Department | Department of Applied Mathematics |

Supervisor | Professor Amy Novick-Cohen |

The grain boundary mobility is a crucial parameter in controlling the microstructure of solids. Classical mobility measurements rely on the motion of a U-shaped grain boundary in the "half-loop" geometry and neglect the effect of the exterior surface. Employing asymptotic analysis, we have taken the effect of the exterior surface into account and have found the leading order correction to the grain boundary mobility which gets measured experimentally.

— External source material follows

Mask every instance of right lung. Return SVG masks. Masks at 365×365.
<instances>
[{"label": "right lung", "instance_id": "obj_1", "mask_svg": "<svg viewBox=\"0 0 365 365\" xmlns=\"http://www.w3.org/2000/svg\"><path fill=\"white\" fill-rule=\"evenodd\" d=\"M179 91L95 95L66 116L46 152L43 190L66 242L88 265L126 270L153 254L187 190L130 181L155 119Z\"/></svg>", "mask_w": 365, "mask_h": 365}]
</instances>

In the "half-loop" geometry a U-shaped grain extends in an otherwise single crystal. The interface between the two grains, known as the grain boundary, contacts the exterior surface along a "groove root" where various balance laws hold. This geometry entails two types of motion: motion by mean curvature of the grain boundary, and motion by surface diffusion of the exterior surfaces. These motions can be modeled by a system of non-linear PDEs.

There is a parameter *m*,
defined as the ratio of the free energy of the grain boundary to the free
energy of the exterior surface, which is influentional in the determining
boundary conditions, and *m*>0 causes the appearance of "thermal
grooving" along the intersection of the grain boundary with the exterior
surface. Typically 0<*m*<1/3, therefore, one may seek asymptotic
solutions to this problem, based on some power of *m*. When *m*=0,
the "thermal groove" vanishes and the grain boundary velocity is
proportional to the grain boundary curvature.

In this thesis we have investigated
the first order perturbations to the solution to the problem with *m*=0.
Employing an arc-length parameterization of the projection of "thermal groove"
on the *xy*-plane, and asymptotic expansions in *m*^{2/3}, we
have obtained a system of linear PDEs and a set of boundary conditions.

We have demonstrated that the grain boundary profile is parabolic. Additionally, we have obtained an expression for the correction term to the horizontal velocity of the U-shaped grain.

Finally, we have used these results
to find the ratio between *A*_{eff} and *A*, where *A*
is the mobility coefficient appearing in the equation for motion by mean
curvature, and *A*_{eff} is the laboratory measurement of the
mobility coefficient which_{ } neglects the influence of the exterior
surfaces. The ratio that we find, takes into account the shape of the exterior
surfaces and the "groove root," as well as the surface free energies
of the exterior surfaces and the grain boundary. Thus, our results should
improve interpretation of experiment.